Re: XML Conformance Levels [Was: ERB Decisions of March 26th]
I suspect that I am in danger using the WG as a learning experience :-), but
the last two mails [Paul Prescod and Alex Milowski] have clarified things a
lot. I accept (partly on faith)
that groves + DSSSL + Java is probably the 'right' way to do what I want to do.
What the WG should take from my postings is the sort of way that a newcomer
may react (and if XML is to be successful then we want a lot of newcomers).
There are (at least) these obvious arguments for different levels in the
- a given application doesn't need the whole power. Thus it is a
legitimate part of XML simply to transport and minimally
render well-formed documents.
- the implementors cannot manage to get the whole lot working at the
start (or don't feel it's cost effective).
- the 'users' (authors and readers) need to be educated in stages.

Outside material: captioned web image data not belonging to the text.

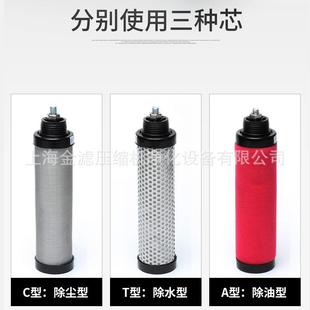 CTA空压机油水分离器001 004压缩空气精密过滤器气泵除水过滤 002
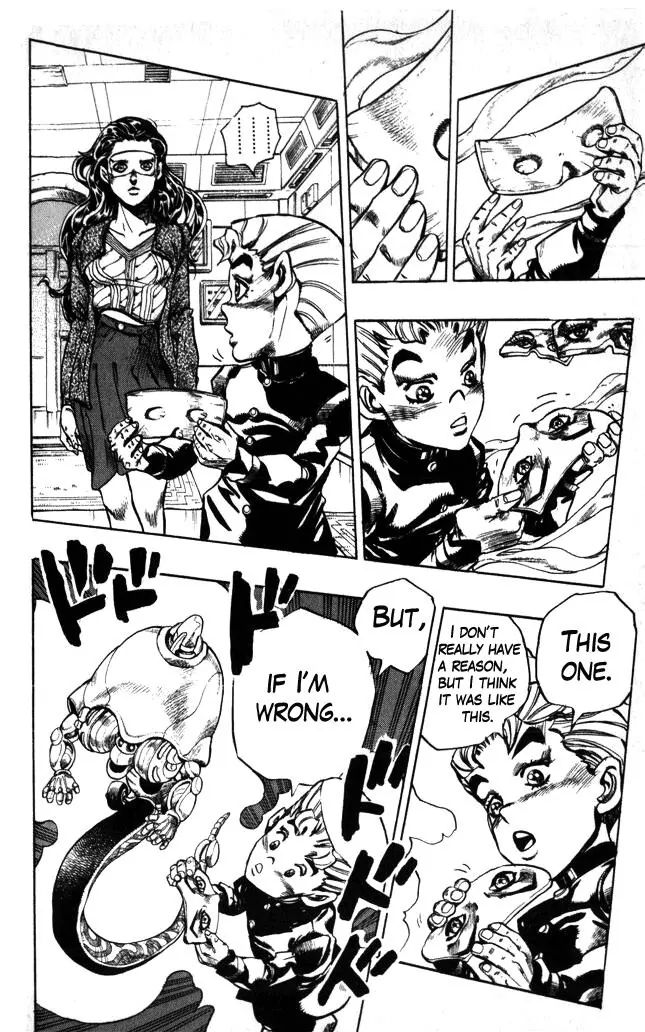 Page 14 of Chapter 353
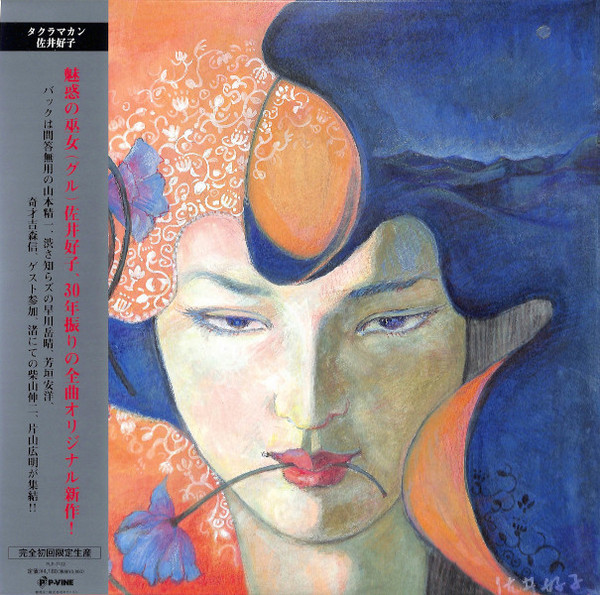 佐井好子 – タクラマカン (2021, Vinyl) - Discogs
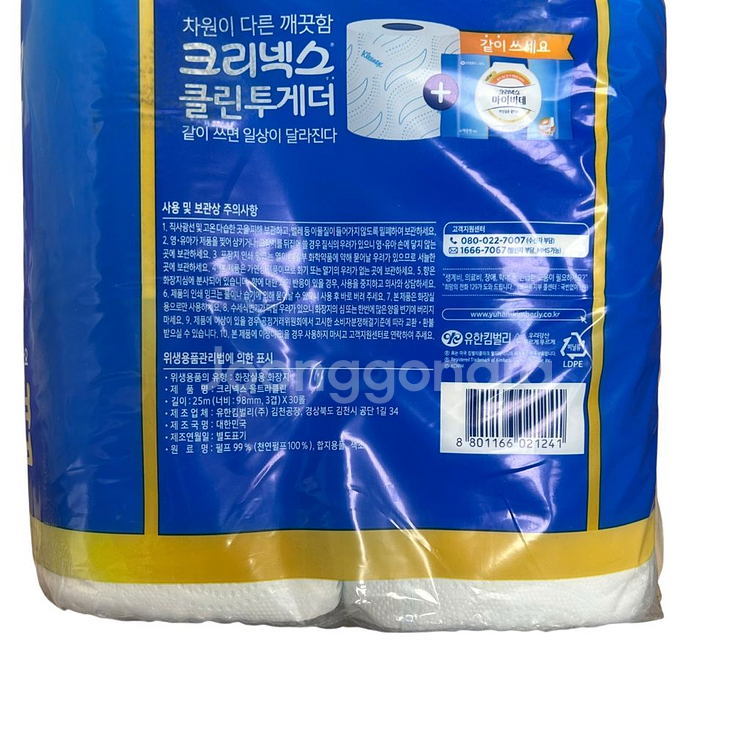 미개봉 크리넥스 3겹 울트라클린 25m 24롤--5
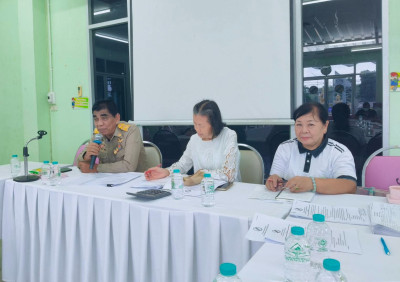 ประชุมคณะกรรมการดำเนินงาน ชุดที่ 26 ครั้งที่ 15 เจ้าหน้าที่ ... พารามิเตอร์รูปภาพ 1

It's the last of these that I am concerned about at present. I am impressed
by the amount of software that is tracking the likely spec, and I suspect that
some impressive tools will be available. But it *does* take time to learn
new tricks. It's taken me at least two years to learn SGML and the power
of structured documents. I remember hearing that it takes 6 months to learn
C++ if you have a friend and 12 if you haven't. It took me longer than that :-)
As I said I don't want to be unkind to my colleagues, but I think they are
typical of many disciplines that *could* make use of XML. It's clear that
the advanced SGML community is already capable of leading - as shown by the
members of the WG. However, my experience further away is:
- people like HTML; they're not frightened of it. IMO the biggest
selling point for XML is that it looks visually like HTML :-)

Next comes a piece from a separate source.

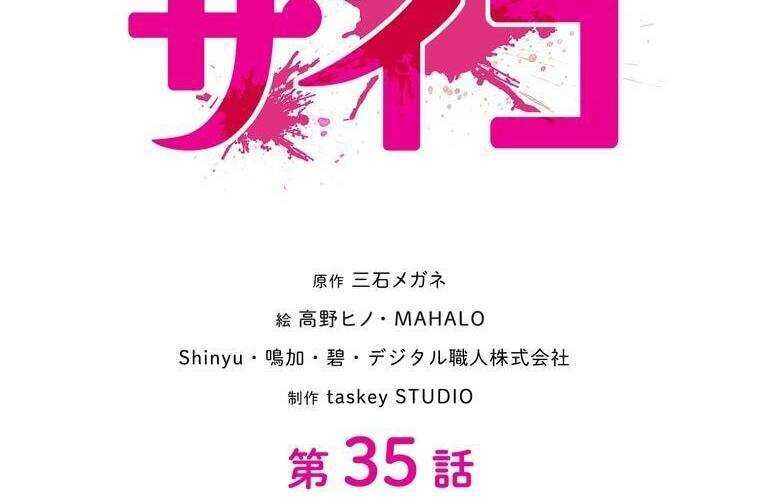 Giáo Viên Ác Quỷ Saiko Chapter 35 - Trang 2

- SGML is a much underestimated part of the publishing process. I
sit on an e-journal committee and the SGML 'markup' is
*done by the printers* (and there are frequent complaints
that's it's incorrect). The concept of a structured document
doesn't really exist.
- progress is normally slow, in small linked steps. So, for example,
the move from FORTRAN to C is still taking place. People
'write in C++' but there is no discipline-specific reusable
software and many are still writing FORTRAN-like programs.
- document standards are non-existent. Even when there is published
documentation many people simply guess from examples, without
reading the manuals.
I therefore think that for people to realise that they need to learn XML
(the easiest bit), XML-LINK (harder), XML-STYLE (presumably harder), DSSSL,
groves is going to take a good deal of time. And I'm talking about the
potential implementors (of which there aren't a lot in my area).
So my request is that whatever emerges must be assimilatable in small steps,
rather than having to buy everything at once.
Having said that, you've convinced me that later in the year DSSSL is worth
looking at. I'm delighted to hear that the objects that I have developed
in Java can be bolted onto it, so I'll bash away at those for the moment :-)
> > Probably. Stylesheets are seen as publishers' tools or beautifiers for
> > display. They are not seen as things which transform documents in a
> > discipline-relevant manner.
> Transformation are part of DSSSL as well. ...but they are a different part of
> the standard. What does "discipline-relevant" mean?
The key words were 'seen as'. Our transformations would be things like
inputting a molecule into a simulation and getting an array of eigenvalues
out. This probably can be done under DSSSL, but no one would think of doing
it that way. Some legacy systems have several million lines of code.
> No. This is a common misconception about DSSSL. The result of applying a
> DSSSL stylesheet is a flowobject tree (or event stream as in Jade--an
> equivalent construct). A flowobject is a "thing" that has properties. Thus,
> if your application flowobject has a "mouse-up" property, you can specify
> what to do with that property.
This sounds promising. I look forward to some examples and maybe progress
will be rapid.
> In DSSSL you need to separate the description of the data of the behavior
> (e.g. what value my "mouse-up" property has) from the use of that
> data (e.g. on a mouse up, take the image specified in the property value and
> display it). Formatting is just one kind of style semantic. Browser
> display semantics is another--and this is what you seem to be interested in.
It's one thing :-). My main crusade (which I suspect will fail) is to persuade
the community that structured documents are vastly more powerful than what they
are used to. Browsing is only one aspect. Structured documents can be searched
even if they have widely varying architectures. Some examples are:
- find all the molecules in this publication and calculate their
- find all the reactions in this month's reports and transmit them
(in XML) to a robot. If the starting materials aren't in the
stores, search the suppliers' catalogs.
The browsing has the purposes:
- to show people how rich their legacy information is, when structured
- show how how their systems can be built out of information and
- to create a very gentle introduction to XML (they never have to
Peter Murray-Rust, domestic net connection
Virtual School of Molecular Sciences